Here is a spreadsheet covering the current status of IPv6 in various areas of pfSense. Some of those will have to wait for pfSense 2.2.

We just got one key feature holding back 2.1 from being released solved, and there are a few more bugs left but progressing rapidly.

I'm glad to see you mention that. While under the FreeBSDs, Monowall has supported BSDs for a while, the same hadn't been true about pFSense. I wanted to know whether pFSense 2.1 supports IPv6 or not. Checking out their site, it stated

Today is World IPv6 Launch day, when many major websites have permanently added AAAA records to make their sites accessible via IPv6. All our sites have been IPv6-enabled (on native connectivity thanks to bluegrass.net) since last year, running behind pfSense 2.1. Many others are using the current snapshots in production networks.

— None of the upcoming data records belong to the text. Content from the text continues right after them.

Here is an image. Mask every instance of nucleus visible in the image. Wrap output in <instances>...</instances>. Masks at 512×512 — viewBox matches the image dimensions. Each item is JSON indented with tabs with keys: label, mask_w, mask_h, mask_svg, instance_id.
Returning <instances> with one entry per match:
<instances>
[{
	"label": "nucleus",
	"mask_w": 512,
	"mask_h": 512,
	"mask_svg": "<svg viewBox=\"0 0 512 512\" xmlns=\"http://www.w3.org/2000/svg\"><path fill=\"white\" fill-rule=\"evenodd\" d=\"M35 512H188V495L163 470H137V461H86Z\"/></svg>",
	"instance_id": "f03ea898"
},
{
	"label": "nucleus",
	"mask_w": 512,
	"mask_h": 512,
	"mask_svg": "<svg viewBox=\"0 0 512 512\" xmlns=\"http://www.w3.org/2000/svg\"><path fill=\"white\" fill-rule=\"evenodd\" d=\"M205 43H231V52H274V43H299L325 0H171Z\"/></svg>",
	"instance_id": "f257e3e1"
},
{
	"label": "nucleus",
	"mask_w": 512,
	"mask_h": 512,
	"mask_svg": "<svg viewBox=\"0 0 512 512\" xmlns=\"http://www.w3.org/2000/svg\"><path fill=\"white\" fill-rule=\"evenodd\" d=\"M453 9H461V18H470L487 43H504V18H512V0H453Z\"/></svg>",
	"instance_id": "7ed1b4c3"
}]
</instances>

We’d hoped to have 2.1 released in time for today, but getting to the point we consider full IPv6 support has taken far more work than anticipated. As has become the norm for us over the last several years, we do much more than put a GUI on things, having to implement and/or fix things in the underlying software to meet the needs of our users. There was far more to implement and fix in the underlying software than we anticipated. We have the last major piece addressed this week with CARP IPv6 support now functional. We’re just validating things at this point and fixing some last issues, with the official release coming roughly in the next 1-2 months.

IPv6 isn’t yet a critical need for most every network, but it will be getting to that point quickly. I know many IT professionals have been ignoring it, but it’s time to get up to speed for those who haven’t yet. I encourage everyone to at least start experimenting with it at home if you haven’t yet. For the bulk of us who don’t have an option for native IPv6 at home, our Using IPv6 on 2.1 with a Tunnel Broker document will get you going.

Incidentally, which version of FreeBSD does pFSense 2.1 correspond to?